_Records for the task_

--------------------

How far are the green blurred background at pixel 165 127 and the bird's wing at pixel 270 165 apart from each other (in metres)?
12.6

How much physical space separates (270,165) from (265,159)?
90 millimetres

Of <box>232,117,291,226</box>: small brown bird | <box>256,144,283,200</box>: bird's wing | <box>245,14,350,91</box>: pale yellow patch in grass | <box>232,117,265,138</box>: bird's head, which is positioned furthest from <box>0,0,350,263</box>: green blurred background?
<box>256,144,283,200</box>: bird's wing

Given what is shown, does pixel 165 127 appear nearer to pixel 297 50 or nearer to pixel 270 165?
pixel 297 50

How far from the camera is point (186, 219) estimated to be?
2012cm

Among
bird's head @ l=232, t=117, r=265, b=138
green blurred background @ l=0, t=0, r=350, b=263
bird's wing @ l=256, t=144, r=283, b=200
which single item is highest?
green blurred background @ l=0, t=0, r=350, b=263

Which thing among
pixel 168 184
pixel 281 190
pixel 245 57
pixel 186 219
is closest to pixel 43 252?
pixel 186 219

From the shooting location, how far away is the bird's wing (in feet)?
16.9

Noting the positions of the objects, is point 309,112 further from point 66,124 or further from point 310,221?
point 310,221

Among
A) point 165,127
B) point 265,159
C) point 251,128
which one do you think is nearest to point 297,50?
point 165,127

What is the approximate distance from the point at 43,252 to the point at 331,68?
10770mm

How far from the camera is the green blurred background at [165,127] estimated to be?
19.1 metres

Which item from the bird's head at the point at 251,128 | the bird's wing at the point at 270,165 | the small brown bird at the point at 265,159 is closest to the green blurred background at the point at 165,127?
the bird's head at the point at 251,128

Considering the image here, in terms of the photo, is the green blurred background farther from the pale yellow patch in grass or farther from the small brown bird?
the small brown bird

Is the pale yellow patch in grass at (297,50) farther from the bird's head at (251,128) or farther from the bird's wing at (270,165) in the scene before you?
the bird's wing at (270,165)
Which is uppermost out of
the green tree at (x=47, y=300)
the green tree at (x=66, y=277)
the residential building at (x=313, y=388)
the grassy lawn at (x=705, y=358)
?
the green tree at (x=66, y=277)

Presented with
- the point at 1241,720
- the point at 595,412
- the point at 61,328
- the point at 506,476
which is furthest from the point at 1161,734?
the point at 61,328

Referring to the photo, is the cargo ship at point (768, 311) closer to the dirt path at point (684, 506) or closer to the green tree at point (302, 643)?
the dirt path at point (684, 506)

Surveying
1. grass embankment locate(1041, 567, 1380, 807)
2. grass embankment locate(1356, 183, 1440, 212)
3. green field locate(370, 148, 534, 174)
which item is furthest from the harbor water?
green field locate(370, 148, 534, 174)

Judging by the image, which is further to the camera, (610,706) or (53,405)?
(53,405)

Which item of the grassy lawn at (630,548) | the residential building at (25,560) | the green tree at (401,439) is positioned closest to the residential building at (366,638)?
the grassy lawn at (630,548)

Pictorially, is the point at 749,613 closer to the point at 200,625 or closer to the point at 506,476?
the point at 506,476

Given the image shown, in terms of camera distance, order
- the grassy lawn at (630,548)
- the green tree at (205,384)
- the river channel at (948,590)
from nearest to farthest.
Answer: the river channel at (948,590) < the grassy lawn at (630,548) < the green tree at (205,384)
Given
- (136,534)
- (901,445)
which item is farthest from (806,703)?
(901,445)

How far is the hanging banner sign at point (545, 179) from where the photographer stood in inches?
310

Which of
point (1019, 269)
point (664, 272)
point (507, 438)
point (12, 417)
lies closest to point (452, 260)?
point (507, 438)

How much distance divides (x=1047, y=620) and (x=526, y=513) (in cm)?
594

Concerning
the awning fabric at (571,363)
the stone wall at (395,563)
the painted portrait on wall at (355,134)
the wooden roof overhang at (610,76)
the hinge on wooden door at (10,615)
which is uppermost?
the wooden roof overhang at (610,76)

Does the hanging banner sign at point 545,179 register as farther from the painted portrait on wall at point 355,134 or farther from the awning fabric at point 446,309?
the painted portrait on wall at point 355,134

--------------------

_Short exercise_
Please print all of the records above again, with every line kept identical.

_Written answer_
How far are the green blurred background at pixel 165 127 and the bird's wing at pixel 270 165 apart from each other (in metres)?
12.6

How much physical space separates (270,165) from (265,159)?
90 millimetres

Of <box>232,117,291,226</box>: small brown bird | <box>256,144,283,200</box>: bird's wing | <box>245,14,350,91</box>: pale yellow patch in grass | <box>232,117,265,138</box>: bird's head, which is positioned furthest from <box>0,0,350,263</box>: green blurred background?
<box>256,144,283,200</box>: bird's wing

Given what is shown, does pixel 165 127 appear nearer to pixel 297 50 or nearer to pixel 270 165?
pixel 297 50

How far from the camera is point (186, 219) estimated to be?
2012cm

Among
bird's head @ l=232, t=117, r=265, b=138
green blurred background @ l=0, t=0, r=350, b=263
bird's wing @ l=256, t=144, r=283, b=200
which single item is highest?
green blurred background @ l=0, t=0, r=350, b=263

Which thing among
pixel 168 184
pixel 281 190
pixel 245 57
pixel 186 219
is closest to pixel 43 252?
pixel 186 219

From the shooting location, how far away is the bird's wing (in feet)?
16.9

Noting the positions of the objects, is point 309,112 further from point 66,124 or further from point 310,221?
point 310,221

Among
A) point 165,127
B) point 265,159
C) point 251,128
which one do you think is nearest to point 297,50?
point 165,127

What is the approximate distance from the point at 43,252 to the point at 331,68?
10770mm

How far from the camera is the green blurred background at [165,127] estimated to be?
19.1 metres

Which item from the bird's head at the point at 251,128 | the bird's wing at the point at 270,165 | the small brown bird at the point at 265,159 is closest to the green blurred background at the point at 165,127?
the bird's head at the point at 251,128

Considering the image here, in terms of the photo, is the green blurred background farther from the pale yellow patch in grass or farther from the small brown bird?
the small brown bird

Is the pale yellow patch in grass at (297,50) farther from the bird's head at (251,128) or farther from the bird's wing at (270,165) in the scene before you?
the bird's wing at (270,165)
Which is uppermost out of
the green tree at (x=47, y=300)
the green tree at (x=66, y=277)
the residential building at (x=313, y=388)
the grassy lawn at (x=705, y=358)
?
the green tree at (x=66, y=277)

Presented with
- the point at 1241,720
- the point at 595,412
- the point at 61,328
- the point at 506,476
which is furthest from the point at 1161,734?
the point at 61,328

Referring to the photo, is the cargo ship at point (768, 311) closer to the dirt path at point (684, 506) or closer to the green tree at point (302, 643)?
the dirt path at point (684, 506)

Surveying
1. grass embankment locate(1041, 567, 1380, 807)
2. grass embankment locate(1356, 183, 1440, 212)
3. green field locate(370, 148, 534, 174)
which item is furthest from the harbor water?
green field locate(370, 148, 534, 174)

Judging by the image, which is further to the camera, (610,706) or (53,405)?
(53,405)

Which item of the grassy lawn at (630,548) | the residential building at (25,560) | the green tree at (401,439) is positioned closest to the residential building at (366,638)?
the grassy lawn at (630,548)

Pictorially, is the point at 749,613 closer to the point at 200,625 or closer to the point at 506,476?
the point at 506,476

Given the image shown, in terms of camera distance, order
- the grassy lawn at (630,548)
- the green tree at (205,384)
- the river channel at (948,590)
from nearest to farthest.
Answer: the river channel at (948,590) < the grassy lawn at (630,548) < the green tree at (205,384)
Given
- (136,534)
- (901,445)
which item is farthest from (806,703)?
(901,445)

How far is the hanging banner sign at point (545, 179) from where the photographer stood in inches?
310

Which of
point (1019, 269)
point (664, 272)
point (507, 438)
point (12, 417)
lies closest to point (452, 260)?
point (507, 438)

How much distance divides (x=1047, y=620) and (x=526, y=513) (in cm)?
594

Concerning
the awning fabric at (571,363)
the stone wall at (395,563)
the painted portrait on wall at (355,134)
the wooden roof overhang at (610,76)
the hinge on wooden door at (10,615)
which is uppermost?
the wooden roof overhang at (610,76)

Does the hanging banner sign at point 545,179 register as farther from the painted portrait on wall at point 355,134 or farther from the awning fabric at point 446,309?
the painted portrait on wall at point 355,134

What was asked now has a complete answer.